**Text passage:**

Module 9b - Consistency and Replication (part 2) Flashcards
Many commercial databases use “primary-based replication” protocols. What are primary-based replication protocols?
Protocols in which all updates are executed by a designated primary replica and then pushed to one or more backup replicas.
OR
Primary-based protocols require that each data item have a primary copy (or home) on which all writes are performed - backups inherit these updates from the primary protocol
Protocols in primary-based replication can be classified as “remote-write” or “local-write”. What does remote-write mean?
What does the workflow look like?
The primary replica is stationary and therefore data must be updated remotely by the backup servers
Workflow for remote write:
- Write request for item x (goes to backup)
- Forward request to primary, primary writes x
- Tell backups to update & write x
- Acknowledge that the update has been completed by backups
- Acknowledge to client that the write has been completed
Protocols in primary-based replication can be classified as “remote-write” or “local-write”. What does local-write mean?
What does the workflow look like?
The primary replica is migrates from server to server, allowing clients to perform updates to their local replica
Workflow for local write:
- Write request for item x (goes to client’s backup)
- Move item x to new primary (which is the client’s backup)
- Acknowledge write completed to client
- New primary tells backups to update
- Acknowledge to new primary that backups have updated x
In Primary-based protocols, if the ______ replica fails, then one of the ______ replicas may take over as the new ______. Accurate _______ detection is necessary to prevent ______ situations
primary backup primary failure split-brain
What is the benefit & drawbacks of forcing all updates through a primary replica?
Benefit:
Makes it possible to implement strong consistency models such as sequential consistency & linearizability
Drawbacks:
- Can lean to performance bottlenecks
- Temporary loss of availability when the primary fails
______ protocols allow replicas to receive updates such that each update must be accepted by a sufficiently large ______ of replicas.
Quorum-based
subset
Quorum systems improve ______ of ______ data. Every time a group of servers needs to agree on something, a ______ is involved in the decisions
consistency
replicated
quorum
Read-write quorums define two parameters n_R and n_W. What do these two mean? What are they signifying?
n_R is the minimum number of replicas that must participate in a read operation. These are the “read-quorums”
n_W is the minimum number of replicas that must participate in a write operation these are the “write quorums”
What are read-quorums and write-quorums?
read-quorums: The subset of all replicas which are involved in reading
write-quorums: The subset of all replicas which are involved in writing
In distributed databases, read and write quorums must satisfy 2 rules of overlap. What are they?
- The read and write quorums must overlap: n_R + n_W > N
- Two write quorums must overlap: n_W + n_W > N
Rule 2 means that at least half of the replicas must be write quorums, this enables detection of write-write conflicts
In Quorum-based protocols, what does ensuring that read and write quorums overlap enable?

Stored items
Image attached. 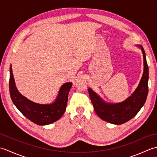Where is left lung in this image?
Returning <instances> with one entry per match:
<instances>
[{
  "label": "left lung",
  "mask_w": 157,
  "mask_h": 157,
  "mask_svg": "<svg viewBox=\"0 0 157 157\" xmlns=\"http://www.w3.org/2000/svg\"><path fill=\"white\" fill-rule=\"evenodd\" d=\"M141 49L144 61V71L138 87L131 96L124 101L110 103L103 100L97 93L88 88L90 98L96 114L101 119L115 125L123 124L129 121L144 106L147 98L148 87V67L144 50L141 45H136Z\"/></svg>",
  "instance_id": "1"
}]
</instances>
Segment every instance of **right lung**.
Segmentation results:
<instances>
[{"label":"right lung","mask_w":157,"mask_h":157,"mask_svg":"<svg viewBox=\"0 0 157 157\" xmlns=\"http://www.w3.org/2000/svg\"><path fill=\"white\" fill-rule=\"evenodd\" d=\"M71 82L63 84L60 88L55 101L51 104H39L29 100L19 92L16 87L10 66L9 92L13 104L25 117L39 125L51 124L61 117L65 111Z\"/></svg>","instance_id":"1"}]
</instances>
==
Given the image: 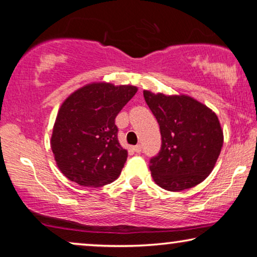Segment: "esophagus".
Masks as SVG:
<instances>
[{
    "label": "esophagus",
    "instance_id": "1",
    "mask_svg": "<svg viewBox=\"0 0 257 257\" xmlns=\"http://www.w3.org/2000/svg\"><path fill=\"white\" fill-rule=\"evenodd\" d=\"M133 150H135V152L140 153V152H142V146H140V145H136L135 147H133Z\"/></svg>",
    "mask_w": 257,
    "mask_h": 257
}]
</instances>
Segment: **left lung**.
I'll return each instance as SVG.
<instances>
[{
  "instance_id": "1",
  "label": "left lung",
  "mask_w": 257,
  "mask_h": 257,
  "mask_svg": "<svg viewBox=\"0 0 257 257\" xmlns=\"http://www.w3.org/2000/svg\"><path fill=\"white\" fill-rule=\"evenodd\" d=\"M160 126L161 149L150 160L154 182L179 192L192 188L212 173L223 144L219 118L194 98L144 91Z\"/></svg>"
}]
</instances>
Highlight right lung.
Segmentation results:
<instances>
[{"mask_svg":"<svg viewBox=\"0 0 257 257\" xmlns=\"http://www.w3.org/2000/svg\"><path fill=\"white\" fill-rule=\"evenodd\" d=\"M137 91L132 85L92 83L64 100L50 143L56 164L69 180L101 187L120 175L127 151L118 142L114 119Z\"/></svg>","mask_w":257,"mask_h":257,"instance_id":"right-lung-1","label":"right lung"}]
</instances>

**What the task asks:**
In the replication flashcards, render this sentence in Spanish: "n_R is the minimum number of replicas that must participate in a read operation." Work from the replication flashcards alone.

**The answer:**
n_R es el número mínimo de réplicas que deben participar en una operación de lectura.